Dataset excerpts:
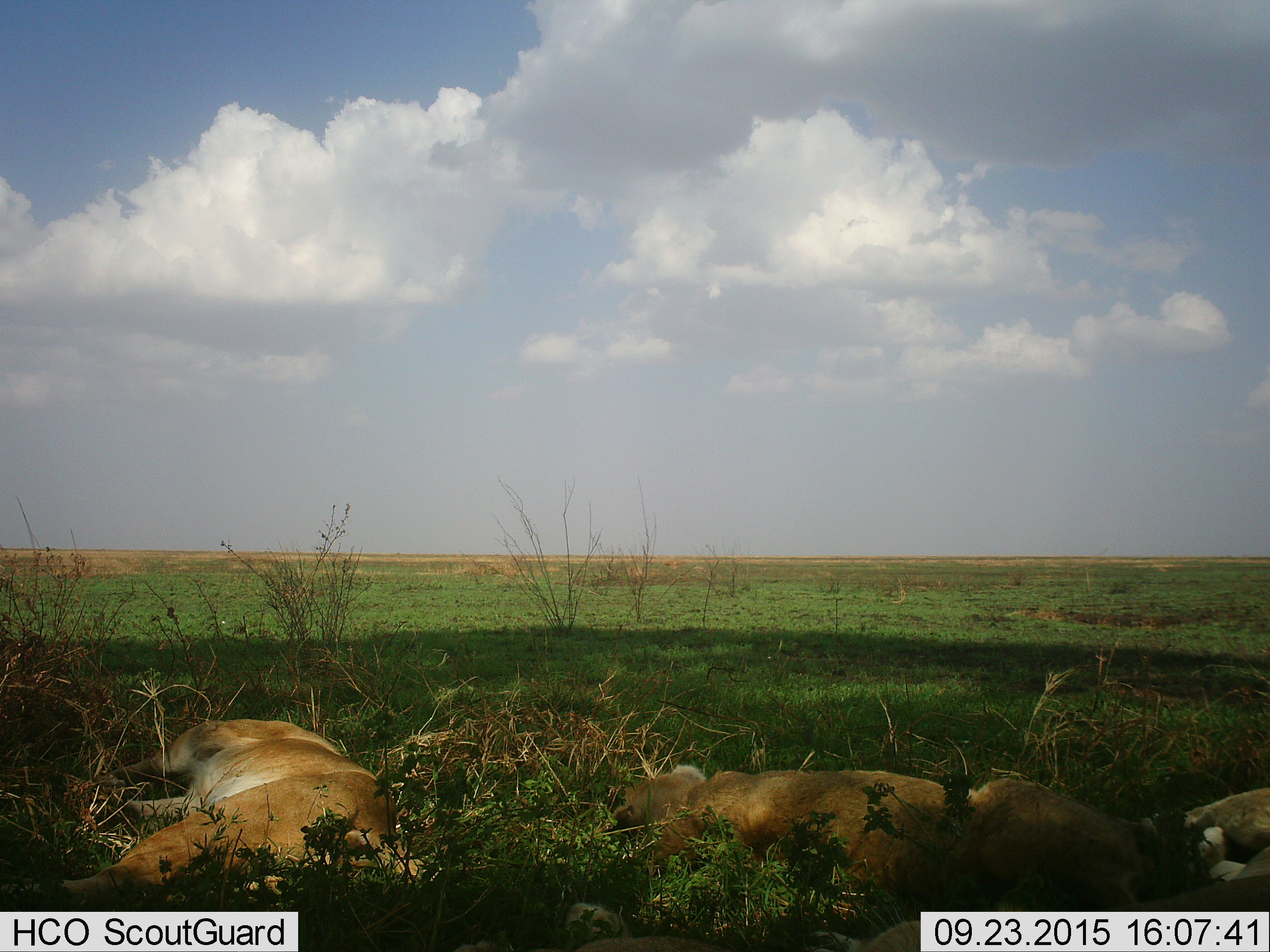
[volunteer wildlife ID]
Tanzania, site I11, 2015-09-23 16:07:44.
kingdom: Animalia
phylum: Chordata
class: Mammalia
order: Carnivora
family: Felidae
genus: Panthera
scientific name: Panthera leo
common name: lion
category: lionfemale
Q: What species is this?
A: Lionfemale (lion) (Panthera leo).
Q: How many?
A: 4.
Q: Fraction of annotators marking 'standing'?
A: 0%.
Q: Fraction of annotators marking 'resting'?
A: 100%.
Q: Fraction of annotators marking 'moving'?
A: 0%.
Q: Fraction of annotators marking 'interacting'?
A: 0%.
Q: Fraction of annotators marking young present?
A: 0%.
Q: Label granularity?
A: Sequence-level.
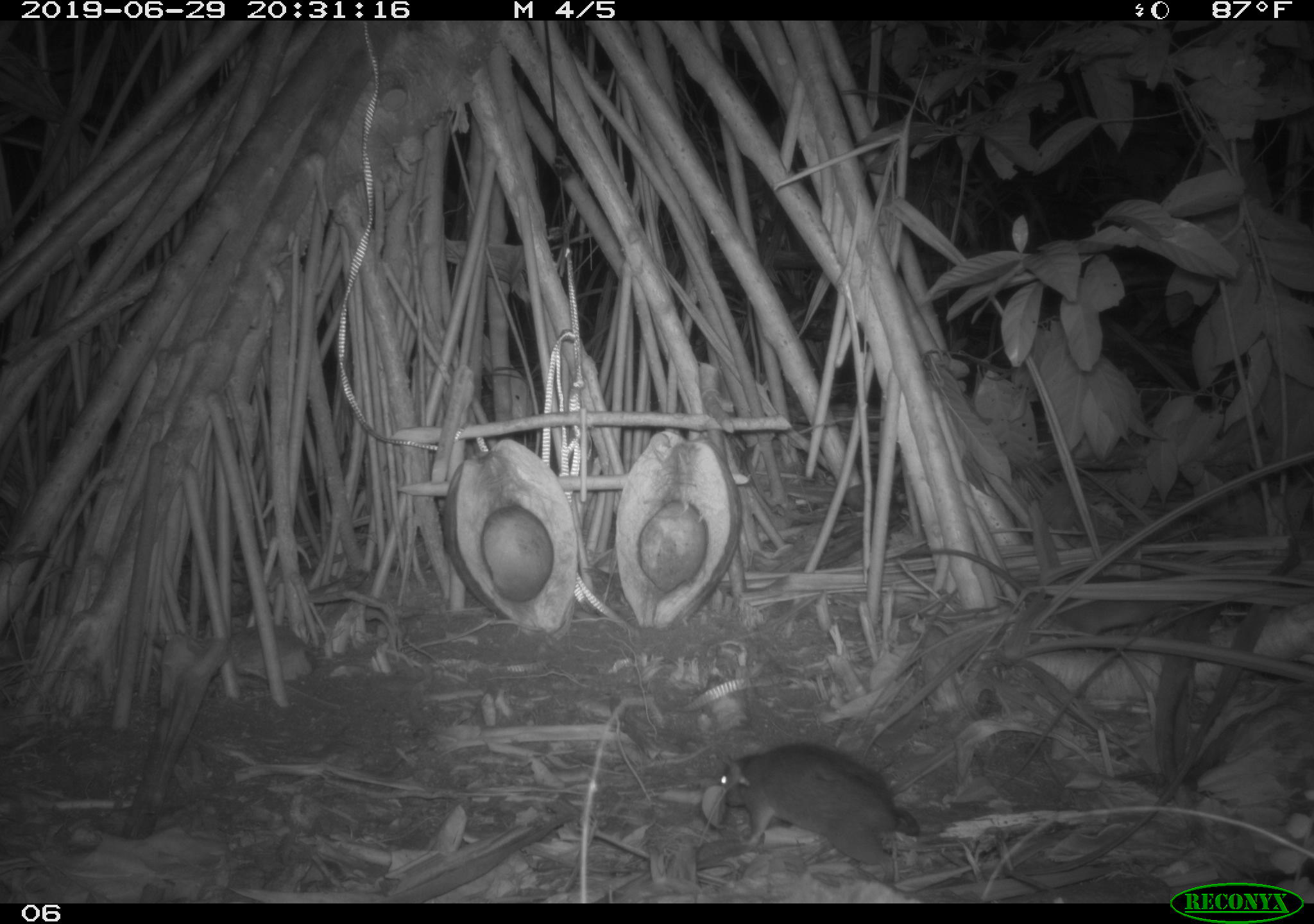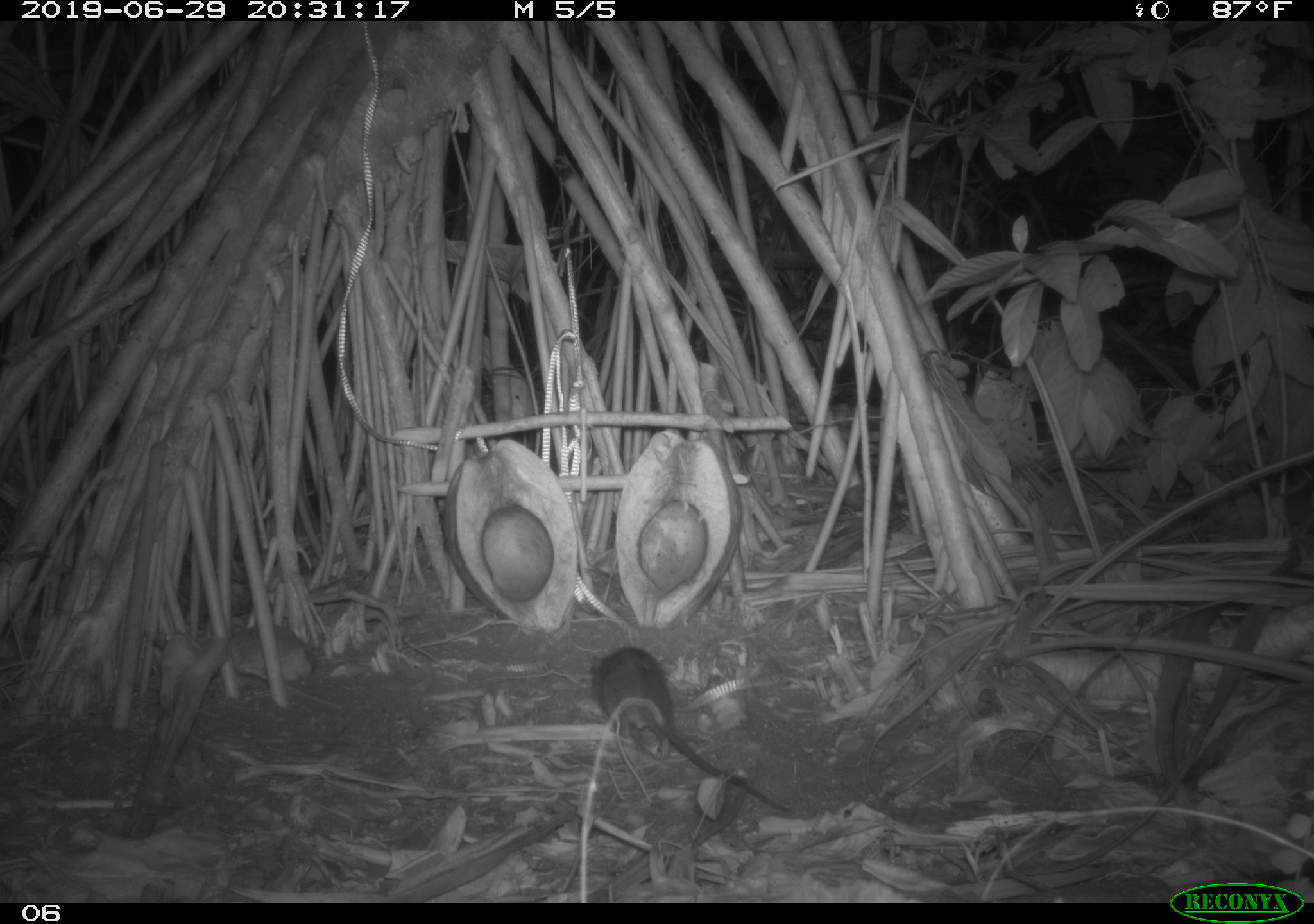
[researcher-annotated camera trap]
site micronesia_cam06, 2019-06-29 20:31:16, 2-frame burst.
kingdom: Animalia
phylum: Chordata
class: Mammalia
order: Rodentia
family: Muridae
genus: Rattus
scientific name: Rattus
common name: rat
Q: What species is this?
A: Rat (Rattus).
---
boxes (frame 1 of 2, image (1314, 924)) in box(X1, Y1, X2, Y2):
rat: box(713, 742, 932, 885)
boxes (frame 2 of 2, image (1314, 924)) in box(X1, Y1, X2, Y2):
rat: box(588, 639, 790, 823)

About this exercise:
If a line contains the string "annotators", include it in the tally; report the final tally for the whole listing and nothing else.

Answer to the exercise:
5